Da sah er ein, daß hier eine Not wühlte, die an Verzweiflung grenzte. Oft hatte er gehört, wie gefährlich in diesem Übergangsalter die Krisen werden konnten, die die erwachenden Seelen durchrasten, wenn man ihnen nicht rechtzeitig eine helfende Lösung gab.

Und plötzlich kam ihm der Gedanke: ›Kann sie nicht zu uns, vielleicht können wir zu ihr.‹

Mit dieser Hoffnung tröstete er das verzagende Kind, und während er leise und zärtlich auf sie einsprach, sagte er zu sich: ›So entfliehst du vielleicht auch dir selber!‹ – –

Am nächsten Morgen telegraphierte er dem großen Nervenarzte, der von Berlin aus die Kur überwachte, ob gegen eine Besuchsreise zu seiner kranken Frau etwas einzuwenden wäre.

Und die Antwort lautete: »Im Gegenteil. Nur erwünscht.«

Da schalt er sich, daß er, lieblos genug, hieran nicht schon früher gedacht hatte, und begann sofort die nötigen Vorbereitungen ins Werk zu setzen.

Die Backfische loszuwerden, fiel nicht leicht. Denn sie und die Eltern hatten auf eine Weide von vielen Wochen gerechnet. Briefe gingen hin und her. Schließlich – nach Abschiedskuchen und Abschiedsküssen ohne Zahl – waren sie glücklich verstaut und dampften anderen Paradiesen entgegen.

Atta schämte sich dauernd ob ihrer Seligkeit.
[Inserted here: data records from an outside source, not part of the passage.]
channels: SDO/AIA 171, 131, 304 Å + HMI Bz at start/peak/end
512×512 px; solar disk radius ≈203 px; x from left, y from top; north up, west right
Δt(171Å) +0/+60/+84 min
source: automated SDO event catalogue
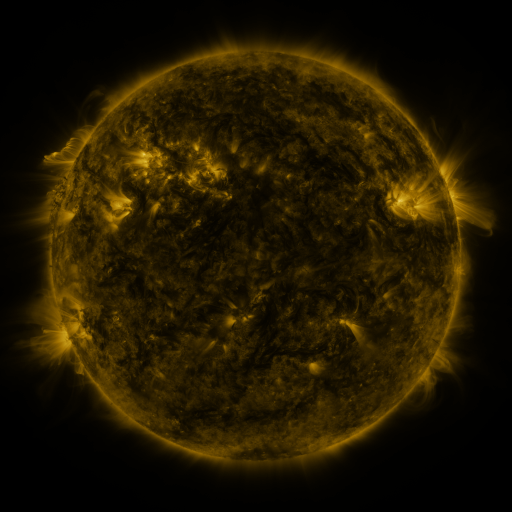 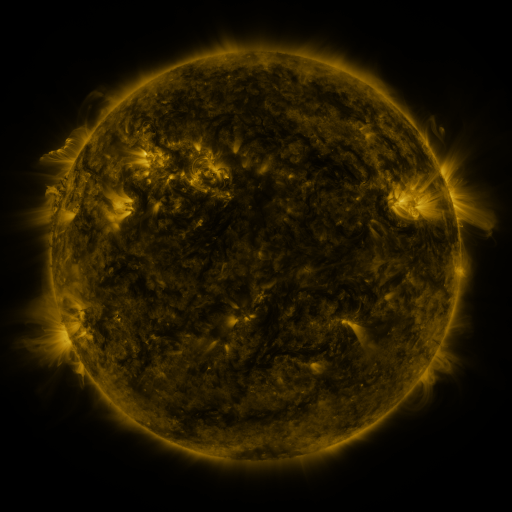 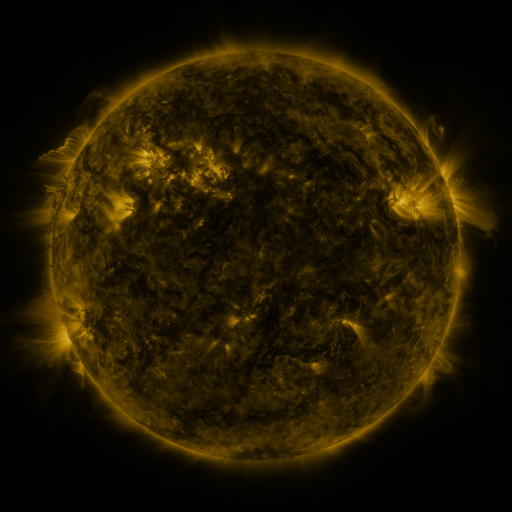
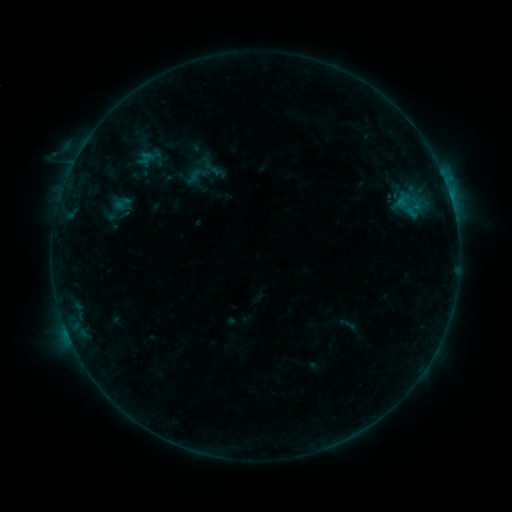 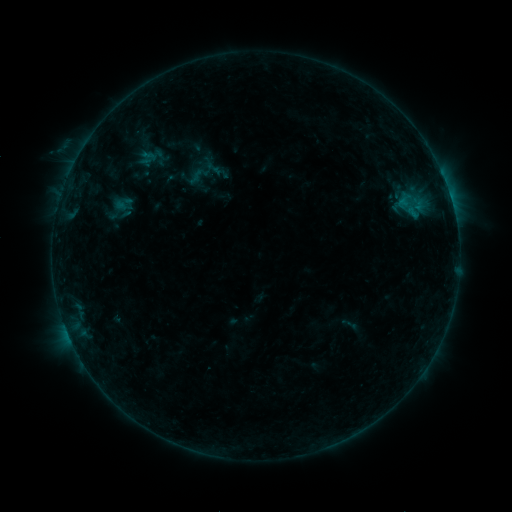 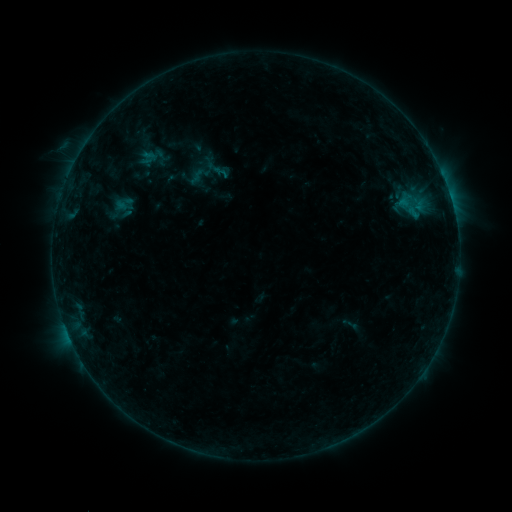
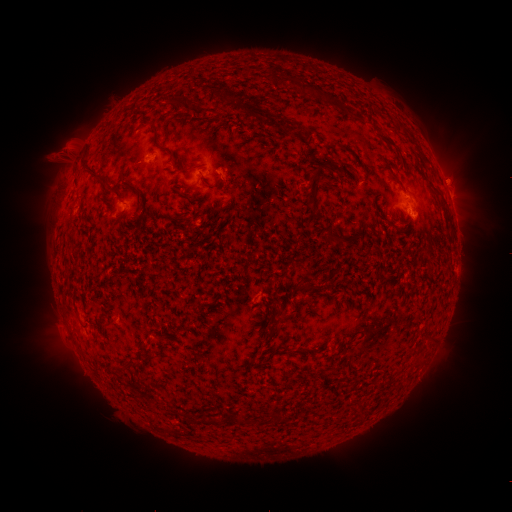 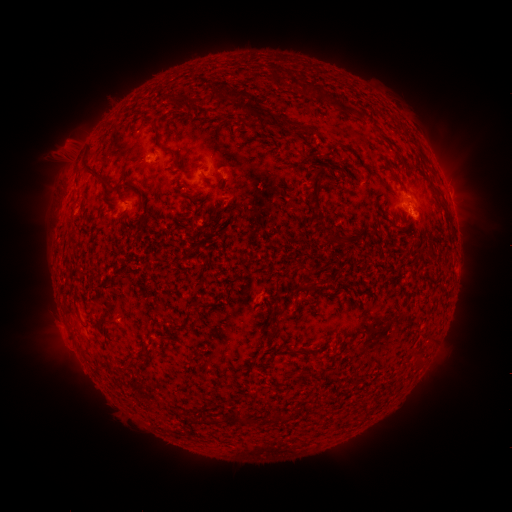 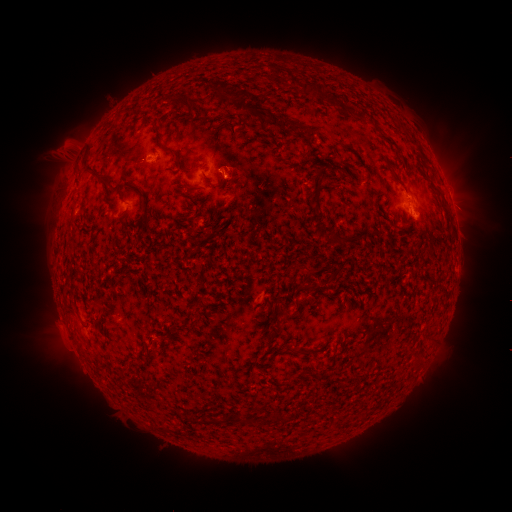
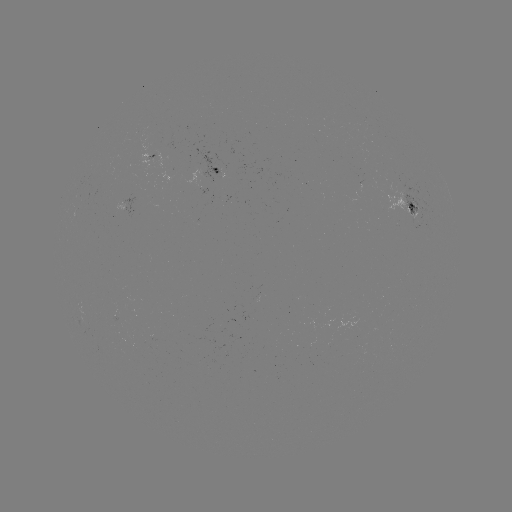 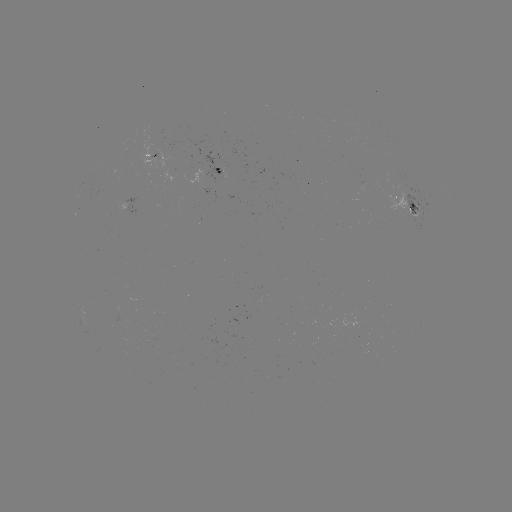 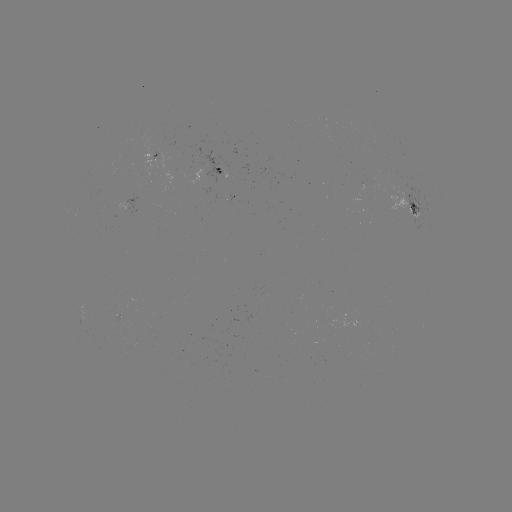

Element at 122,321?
emerging-flux region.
Wo jemand ihr in die Nähe kam, hing sie ihm schon am Halse, um die immer bereiten Tränen daselbst zu bergen, und Susi ging schweigend, mit starren, grellglänzenden Augen umher, als ob sie Visionen sähe.

Überrascht durfte Brigitte nicht werden. Das hätte ihr neue Gefahr gebracht.

In der Heilanstalt war sie nicht mehr. Damit deren allzu geschützte Luft sie nicht verweichlichte, hatte man sie, wie die Ärzte vorausbedacht, auf Reisen geschickt, mit der Order, sofort wieder umzukehren, wenn sie einsah, daß das Alleinsein ihr schadete.

Im Augenblick saß sie in Glarus, und in ihren Briefen spiegelten sich die Eishöhen des Glärnisch.

Dort mußte sie aufgesucht werden, und dorthin flog die Depesche, die von der Station her die Abreise meldete.

Die beiden Schwestern saßen eng umschlungen in den Polstern des Abteils und lächelten einander an.

Steffen schielte in stummer Frage nach Susi hinüber: ›Bist du wirklich so harmlos? Drang bis zu dir kein Widerschein von der Lohe, die du entzündet hast?‹

Und zugleich bäumte in ihm die Begier nach Erlöstsein sich auf und schrie und schrie nach Brigitte.